Sequential mineral transformation from kaolinite to Fe-illite in two Brazilian mangrove soils

- Mangrove soils are dynamic systems between continental and marine environments.
- Crystal-chemical of clays reactions are important to understanding those ecosystems.
- The research indicates a transformation from kaolinite to Fe-illite in mangrove soils.
- Clay reactions observed may influence the cycle of major elements in coastal ecosystems.
- Interaction between minerals and biotic components in mangrove soils was discussed.

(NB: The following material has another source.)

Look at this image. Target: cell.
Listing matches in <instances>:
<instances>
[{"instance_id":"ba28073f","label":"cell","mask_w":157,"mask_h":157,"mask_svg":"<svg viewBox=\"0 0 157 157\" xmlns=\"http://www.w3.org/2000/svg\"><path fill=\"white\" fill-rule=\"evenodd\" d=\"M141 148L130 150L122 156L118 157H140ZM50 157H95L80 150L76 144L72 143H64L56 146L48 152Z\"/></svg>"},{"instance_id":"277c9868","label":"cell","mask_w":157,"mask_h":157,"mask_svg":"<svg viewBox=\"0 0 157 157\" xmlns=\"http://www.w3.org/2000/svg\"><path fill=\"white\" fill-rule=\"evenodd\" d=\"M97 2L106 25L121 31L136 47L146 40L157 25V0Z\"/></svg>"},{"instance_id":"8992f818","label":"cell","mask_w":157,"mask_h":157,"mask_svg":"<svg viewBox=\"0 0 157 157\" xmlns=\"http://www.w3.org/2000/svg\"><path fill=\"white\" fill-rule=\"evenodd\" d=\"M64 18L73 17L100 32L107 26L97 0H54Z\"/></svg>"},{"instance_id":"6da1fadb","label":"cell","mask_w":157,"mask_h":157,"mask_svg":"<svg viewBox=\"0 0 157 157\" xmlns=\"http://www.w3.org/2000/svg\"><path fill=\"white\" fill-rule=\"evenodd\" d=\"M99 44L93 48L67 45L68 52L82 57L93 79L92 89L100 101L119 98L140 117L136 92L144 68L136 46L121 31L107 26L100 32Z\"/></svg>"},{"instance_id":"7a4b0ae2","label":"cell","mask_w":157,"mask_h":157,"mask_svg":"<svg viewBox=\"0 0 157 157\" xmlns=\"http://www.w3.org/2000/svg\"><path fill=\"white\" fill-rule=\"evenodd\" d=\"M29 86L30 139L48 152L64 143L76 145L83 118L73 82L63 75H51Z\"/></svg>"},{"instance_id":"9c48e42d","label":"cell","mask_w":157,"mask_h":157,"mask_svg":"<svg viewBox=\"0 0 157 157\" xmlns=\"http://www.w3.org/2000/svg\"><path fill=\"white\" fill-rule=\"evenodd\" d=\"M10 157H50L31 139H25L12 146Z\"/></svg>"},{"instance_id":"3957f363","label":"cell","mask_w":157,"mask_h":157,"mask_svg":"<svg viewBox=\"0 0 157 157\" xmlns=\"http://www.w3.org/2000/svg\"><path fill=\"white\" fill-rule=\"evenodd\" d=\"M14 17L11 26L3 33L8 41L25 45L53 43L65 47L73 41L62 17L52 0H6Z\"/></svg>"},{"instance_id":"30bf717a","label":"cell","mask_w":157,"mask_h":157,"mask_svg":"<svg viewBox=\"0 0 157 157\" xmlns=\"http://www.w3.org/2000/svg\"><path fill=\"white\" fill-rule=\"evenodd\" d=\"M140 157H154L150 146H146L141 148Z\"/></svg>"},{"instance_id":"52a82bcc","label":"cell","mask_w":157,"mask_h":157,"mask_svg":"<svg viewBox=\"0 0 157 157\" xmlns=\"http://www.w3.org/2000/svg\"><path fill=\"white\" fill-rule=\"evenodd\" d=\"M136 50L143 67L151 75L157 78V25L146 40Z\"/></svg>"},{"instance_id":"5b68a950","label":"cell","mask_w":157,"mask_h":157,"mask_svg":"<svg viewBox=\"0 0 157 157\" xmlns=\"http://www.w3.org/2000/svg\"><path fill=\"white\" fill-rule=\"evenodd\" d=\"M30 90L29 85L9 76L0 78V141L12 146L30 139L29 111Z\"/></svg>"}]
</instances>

Mangrove soils have peculiar chemical and physical conditions generated by the variable water salinity, cyclic tidal changes and intense biological activity that produce complex clay suites. In this study, the crystal-chemical characteristics of clay minerals from two mangrove soils were investigated in detail to further our understanding of the processes taking place. The two Brazilian mangroves are from zones of contrasting climatic type and continental sediment character: (1) tropical wet climate area receiving highly weathered sediments (Bragança, Pará State) and (2) mild semiarid climate area supplied with a mixture of highly and moderately weathered sediments (Acaraú, Ceará State). The investigation of the 2-0.2 μm and < 0.2 μm size fractions of the soils using XRD, Mössbauer spectroscopy, chemical analysis of individual mineral grains (TEM-EDS) and bulk samples (XRF) showed mineral assemblages composed by endmember and mixed-layer clay minerals. Three to four mineral phases were detected by XRD in each sample such as kaolinite-smectite minerals (K-S), illite-smectite (I-S) and Fe-rich illite, suggesting a progressive transformation via mixed-layering from detrital kaolinite (unstable in mangrove soil conditions) to K-S and I-S minerals rich in smectite, and then to Fe-rich illite. The chemical characterization corroborates this gradual transformation: there is an enrichment in K, Fe and Mg at the expense of Al in all samples. A solid-state reaction explains the sequential transformation, where crystal-chemical changes take place without complete disruption of the lattice. There is evidence of octahedral Fe reduction during the illitization stage, showing the influence of a reducing environment, from decaying organic matter and bacterial activity, on the clay minerals. The increase in layer charge is balanced by K and NH4 ions, abundant in the interstitial water. Superior Fe-rich illite contents in Acaraú mangrove, compared to Bragança mangrove, are explained by high inputs of 2:1 clays from sediment source areas inland. The above clay mineral reactions shed light on the role of clays and the interaction between minerals and biotic components in mangrove soils. In addition, these reactions may influence the cycle of major elements in coastal ecosystem surrounding mangroves.